I expected Eric Calloway’s art to be gritty and absurd, like my introduction to his work: stickers sold in a gumball machine at The Spigot, a dive bar in Hartford.
These stickers were not high art: a can of Pabst Blue Ribbon wearing a denim jacket, Arnold Schwartzenegger above “The Spigot” in Conan the Barbarian‘s brutal font, for example. I was more interested in his DIY distribution. That was until Calloway, also known as Tall Eric, shared his portfolio of paintings and photography – they’re fire.
The first images were these cacophonous, explosive, colorful paintings of organized chaos that could have been done by a very talented Gremlin, and I mean that as a compliment. An even bigger shock: Calloway only started three years ago, on a whim.
“My dad is an artist; he could paint anything,” Calloway told me over coffee at Café Amore downtown. “I was always like, ‘I’ll let him do the whole art thing. Then one day I was like, ‘I like The Joy of Painting, so I got 4×4 canvases, white, black, and gray paint and a palette knife.”
An artist was actualized.

**Records supplied:**
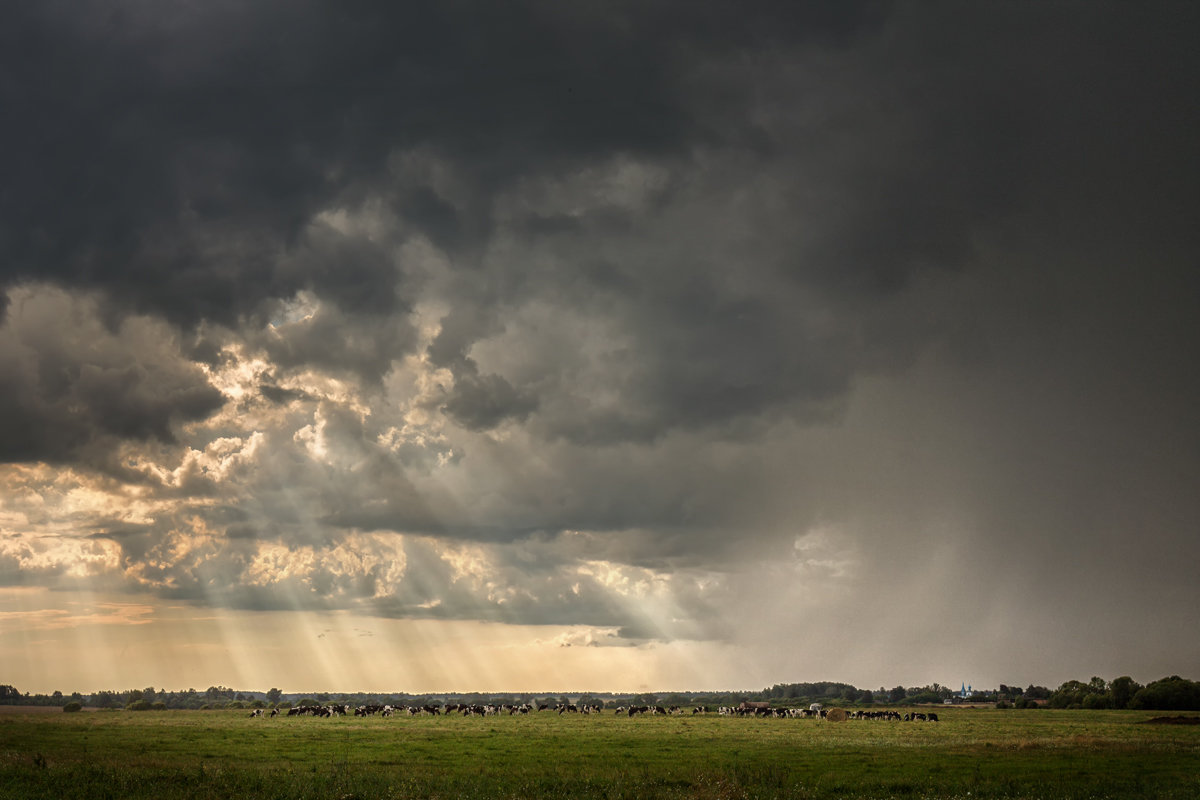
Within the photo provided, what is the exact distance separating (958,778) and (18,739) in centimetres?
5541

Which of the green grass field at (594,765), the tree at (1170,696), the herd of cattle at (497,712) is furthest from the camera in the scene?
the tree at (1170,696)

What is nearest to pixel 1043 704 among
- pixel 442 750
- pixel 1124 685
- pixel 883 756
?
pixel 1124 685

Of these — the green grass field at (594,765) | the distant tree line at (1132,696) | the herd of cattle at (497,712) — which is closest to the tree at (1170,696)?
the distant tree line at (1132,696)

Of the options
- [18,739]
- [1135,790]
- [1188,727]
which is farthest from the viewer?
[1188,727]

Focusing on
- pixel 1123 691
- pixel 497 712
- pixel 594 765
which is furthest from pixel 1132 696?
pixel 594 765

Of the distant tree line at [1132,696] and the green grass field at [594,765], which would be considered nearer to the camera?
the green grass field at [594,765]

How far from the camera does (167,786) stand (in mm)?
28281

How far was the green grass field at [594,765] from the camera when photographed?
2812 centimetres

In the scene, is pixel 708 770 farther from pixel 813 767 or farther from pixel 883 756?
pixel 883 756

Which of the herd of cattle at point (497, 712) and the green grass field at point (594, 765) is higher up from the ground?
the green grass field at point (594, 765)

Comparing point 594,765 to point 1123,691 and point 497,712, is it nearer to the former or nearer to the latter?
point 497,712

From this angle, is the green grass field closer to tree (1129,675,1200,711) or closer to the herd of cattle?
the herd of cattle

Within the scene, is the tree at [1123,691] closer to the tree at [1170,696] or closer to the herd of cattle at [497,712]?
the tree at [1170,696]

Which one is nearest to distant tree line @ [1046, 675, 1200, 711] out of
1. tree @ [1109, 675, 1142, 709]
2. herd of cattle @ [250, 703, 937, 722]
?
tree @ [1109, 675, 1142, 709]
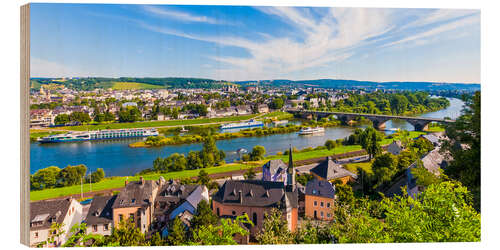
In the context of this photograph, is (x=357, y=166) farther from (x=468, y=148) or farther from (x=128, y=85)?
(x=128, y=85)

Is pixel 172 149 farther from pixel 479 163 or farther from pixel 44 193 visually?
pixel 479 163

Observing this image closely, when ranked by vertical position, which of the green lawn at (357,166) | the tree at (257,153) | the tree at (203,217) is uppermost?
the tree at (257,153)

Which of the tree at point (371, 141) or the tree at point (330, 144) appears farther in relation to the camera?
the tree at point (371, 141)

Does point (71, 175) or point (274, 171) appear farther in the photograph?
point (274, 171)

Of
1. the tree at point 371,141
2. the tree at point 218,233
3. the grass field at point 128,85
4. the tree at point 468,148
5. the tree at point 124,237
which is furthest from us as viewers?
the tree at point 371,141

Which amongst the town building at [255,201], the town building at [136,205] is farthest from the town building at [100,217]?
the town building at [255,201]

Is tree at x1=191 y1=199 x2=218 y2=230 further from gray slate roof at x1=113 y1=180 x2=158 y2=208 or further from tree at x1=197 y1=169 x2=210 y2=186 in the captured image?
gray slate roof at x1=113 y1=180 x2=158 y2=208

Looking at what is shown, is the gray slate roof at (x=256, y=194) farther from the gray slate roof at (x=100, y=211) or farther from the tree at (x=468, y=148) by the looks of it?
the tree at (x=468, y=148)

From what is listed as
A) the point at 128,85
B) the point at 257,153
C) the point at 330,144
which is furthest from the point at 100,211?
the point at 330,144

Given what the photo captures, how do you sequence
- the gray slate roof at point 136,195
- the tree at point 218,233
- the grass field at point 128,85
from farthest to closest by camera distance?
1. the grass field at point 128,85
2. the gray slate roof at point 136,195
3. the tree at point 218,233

**Questions:**
(a) Using the profile of Eric Calloway, answer these questions:
(i) Where were his stickers sold?
(ii) How long ago did he start painting?
(iii) Where did he talk with the writer?
(b) Continue the profile of Eric Calloway, picking up right after its final sentence.

**Results for the exercise:**
(a)
(i) In a gumball machine at The Spigot, a dive bar in Hartford.
(ii) Three years ago.
(iii) Over coffee at Café Amore downtown.

(b)
For months Calloway went wild, moving from black and white to color, dousing the canvas in paint and carving it away with a knife, rotating the work to get a drip effect, crisscrossing it with hectic strokes rapid and wild as a futurist. Then he stopped.
“Creativity is a bucket,” he said. “The more you drink, the less there is. Then it’s empty – and you can’t drink from an empty bucket. You just gotta wait till it fills back up.”
Lucky for us, another bucket had been filled: the photography bucket. Now Calloway strides around town with a gifted camera seeking those seconds between thought and action – a quietude unlike his paintings: empty streets, citizens in thought.
He wants junctures: “The moment before realization or the moment before someone laughs, the moment of stepping off the curb; it’s this liminal, in-between state.”
This moment right now, it may be Eric’s.